WHAT YOU NEED TO DO:
• A. In the mailing-list reply about Haskell web frameworks, rewrite the passage starting with "[web-devel] What frameworks" and going on through "(in all likelihood).", putting "web-routes-qq" wherever "web-routes-quasi" appears.
• B. According to the mailing-list reply about Haskell web frameworks, what is Yesod majorly lacking?
• C. Carry on the mailing-list reply about Haskell web frameworks from its last sentence.

— START OF EXTRACT TO READ —

[web-devel] What frameworks are there?

Michael Snoyman michael at snoyman.com
Wed Apr 7 13:55:40 EDT 2010

Hi Kyle,

Well, the web-routes-quasi package is basically an attempt to split out the
quasi-quoting used in Yesod so that others can use it. The next release of
Yesod will in fact depend on web-routes-quasi (in all likelihood).

The documentation on Yesod *is* sparse at the moment, mostly because the API
is still immature and will have some major changes over the next few
releases. If you're looking for something that will have backwards
compatibility, Yesod is not for you at the moment.

I will say that I use Yesod in production on a number of websites, and it's
worked well enough for me. One thing that it is majorly lacking is a
persistence layer, but I'm working on that[1]. I also have been toying with
the idea of replacing HStringTemplate with a type-safe templating system[2];
for fun I'm basing the syntax off of Haml[3]. If you want information on
either of these projects, or have suggestions, I'd love to hear them.

— END OF EXTRACT TO READ —
— START OF ENTRIES —

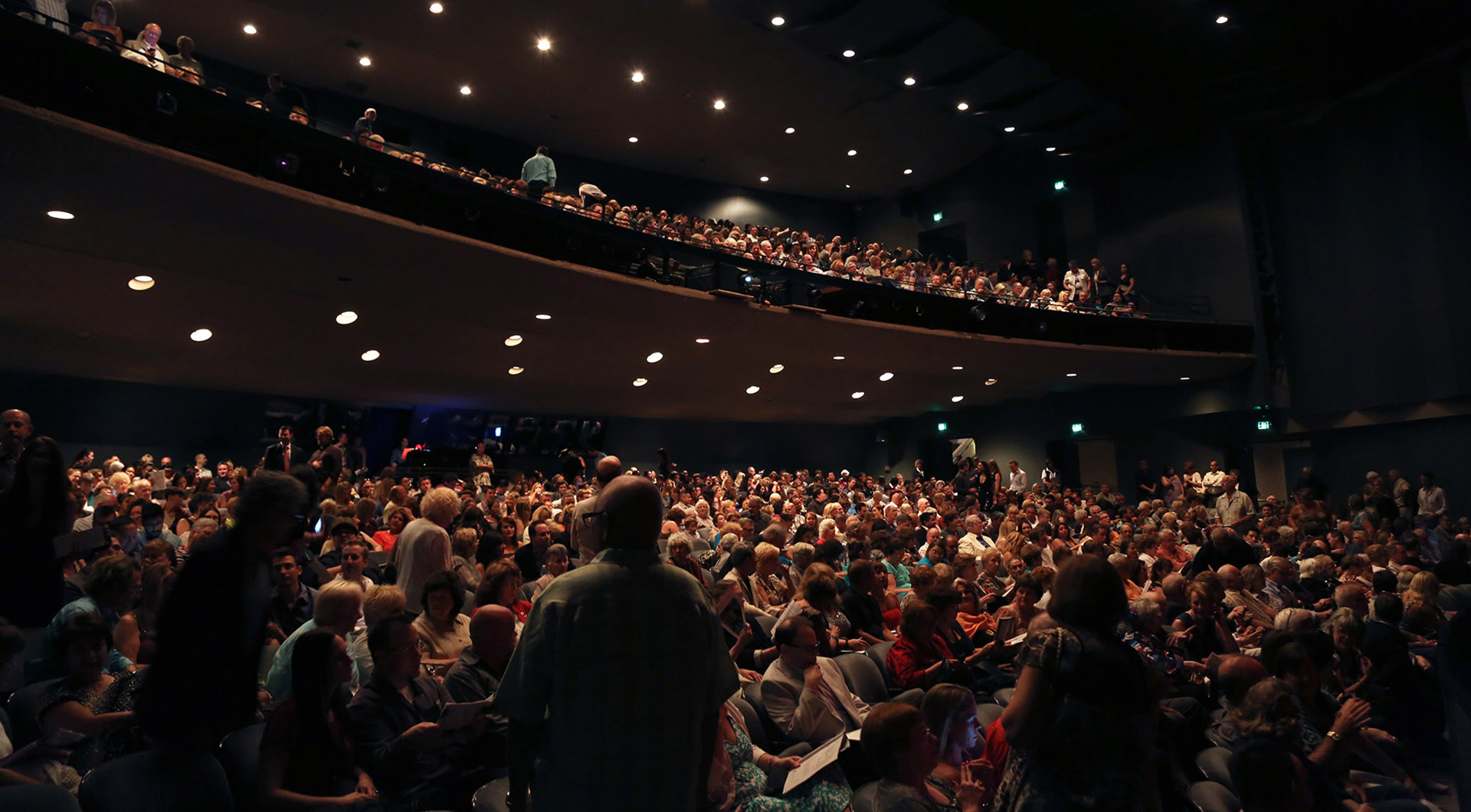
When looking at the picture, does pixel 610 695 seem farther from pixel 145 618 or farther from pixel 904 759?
pixel 145 618

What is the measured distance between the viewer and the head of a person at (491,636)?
3.07m

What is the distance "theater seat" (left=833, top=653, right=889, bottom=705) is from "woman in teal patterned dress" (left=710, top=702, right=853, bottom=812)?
0.89 meters

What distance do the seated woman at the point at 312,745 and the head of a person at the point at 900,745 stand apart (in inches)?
64.1

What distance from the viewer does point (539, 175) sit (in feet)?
37.0

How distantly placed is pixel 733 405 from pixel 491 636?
14.9 metres

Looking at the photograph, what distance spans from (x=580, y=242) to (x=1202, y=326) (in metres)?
13.2

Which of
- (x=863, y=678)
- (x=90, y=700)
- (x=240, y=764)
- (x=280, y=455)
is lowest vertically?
(x=863, y=678)

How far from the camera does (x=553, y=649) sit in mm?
1726

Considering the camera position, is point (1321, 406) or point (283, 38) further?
point (1321, 406)

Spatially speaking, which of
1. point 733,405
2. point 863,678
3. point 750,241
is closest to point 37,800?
point 863,678

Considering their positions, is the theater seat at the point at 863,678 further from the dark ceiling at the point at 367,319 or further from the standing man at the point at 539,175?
the standing man at the point at 539,175

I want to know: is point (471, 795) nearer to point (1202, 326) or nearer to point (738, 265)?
point (738, 265)

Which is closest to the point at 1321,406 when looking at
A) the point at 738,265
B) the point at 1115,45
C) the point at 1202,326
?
the point at 1202,326

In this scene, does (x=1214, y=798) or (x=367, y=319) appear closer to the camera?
(x=1214, y=798)
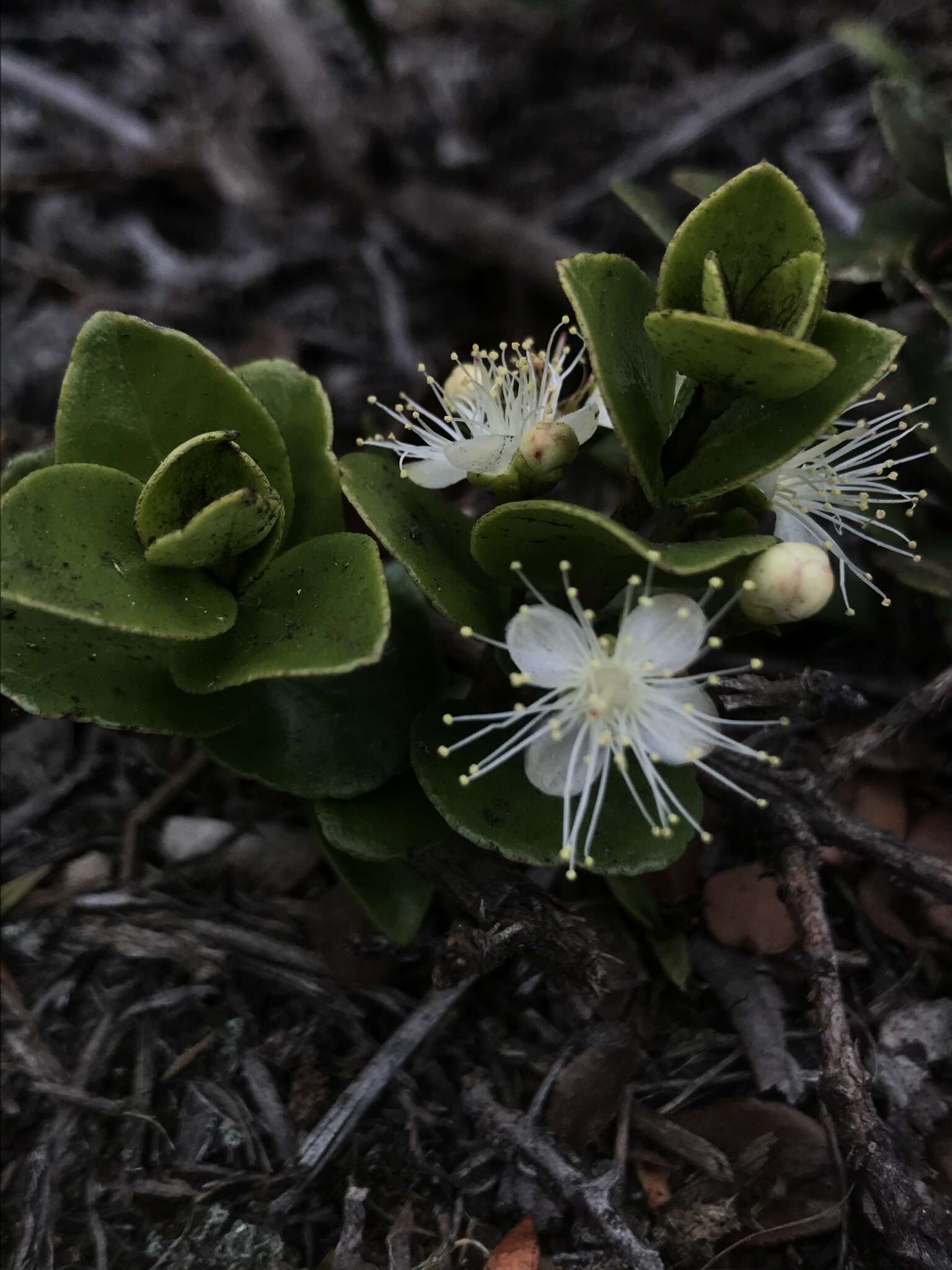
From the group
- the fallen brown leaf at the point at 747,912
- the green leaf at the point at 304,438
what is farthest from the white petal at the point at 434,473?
the fallen brown leaf at the point at 747,912

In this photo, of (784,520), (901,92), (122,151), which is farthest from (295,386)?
(122,151)

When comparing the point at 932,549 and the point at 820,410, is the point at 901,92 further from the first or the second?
the point at 820,410

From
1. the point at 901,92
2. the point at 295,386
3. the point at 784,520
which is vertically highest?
the point at 901,92

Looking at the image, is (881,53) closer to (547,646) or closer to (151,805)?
(547,646)

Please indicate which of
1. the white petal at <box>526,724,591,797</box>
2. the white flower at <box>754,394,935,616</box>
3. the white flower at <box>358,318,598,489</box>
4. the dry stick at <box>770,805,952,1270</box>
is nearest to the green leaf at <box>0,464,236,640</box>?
the white flower at <box>358,318,598,489</box>

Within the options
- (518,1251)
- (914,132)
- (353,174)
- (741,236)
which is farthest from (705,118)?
(518,1251)

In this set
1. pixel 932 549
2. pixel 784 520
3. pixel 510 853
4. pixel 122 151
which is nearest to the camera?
pixel 510 853

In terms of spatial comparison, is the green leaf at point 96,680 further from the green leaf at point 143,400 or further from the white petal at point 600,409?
the white petal at point 600,409
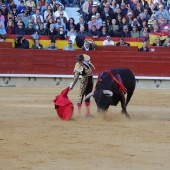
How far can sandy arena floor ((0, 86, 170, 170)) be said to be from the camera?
6.77 metres

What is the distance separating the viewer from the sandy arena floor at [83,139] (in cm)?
677

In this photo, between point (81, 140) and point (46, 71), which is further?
point (46, 71)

— END OF ENTRIES —

RESPONSES BY TASK:
• A.
[web-devel] What frameworks are there?

Michael Snoyman michael at snoyman.com
Wed Apr 7 13:55:40 EDT 2010

Hi Kyle,

Well, the web-routes-qq package is basically an attempt to split out the
quasi-quoting used in Yesod so that others can use it. The next release of
Yesod will in fact depend on web-routes-qq (in all likelihood).

• B. A persistence layer.

• C.
If you have other concerns, I'm also interested in hearing them. Yesod is
young and has plenty of room to grow, but I think it's a pleasure to program
with and is filling a niche that is missed by other Haskell packages.


[1] http://github.com/snoyberg/persistent
[2] http://github.com/snoyberg/hamlet
[3] http://haml-lang.com/

On Wed, Apr 7, 2010 at 10:46 AM, Kyle Murphy <orclev at gmail.com> wrote:

> I'm looking at experimenting with developing a site and due to various
> constraints I'm considering using one of the haskell frameworks. I
> experimented a bit with Happstack, although I'm not all that happy with it
> and I'm interested in alternatives. I've also looked briefly at yesod but it
> doesn't seem to be very well documented and I've got some concerns. The
> environment I'm working in has constrained memory, about 300M physical, with
> a further 500M of swap, but a relatively beefy CPU, so I'm trying to stay
> away from any of the in memory systems like MACID in happstack. At this
> point I'm mostly toying with the different frameworks to try to get a feel
> for them, but in a couple months I'm probably going to need to actually put
> together a production system that can handle some fairly low duty
> e-commerce. I'm planning on using Google Checkout for order processing, but
> aside from that and the memory constraints I don't have any real hard rules
> for what the framework needs to support. I'm currently running nginx to
> serve static content on the server, so I could potentially integrate with
> that, or I could just have whichever framework I end up using serve the
> static content as well.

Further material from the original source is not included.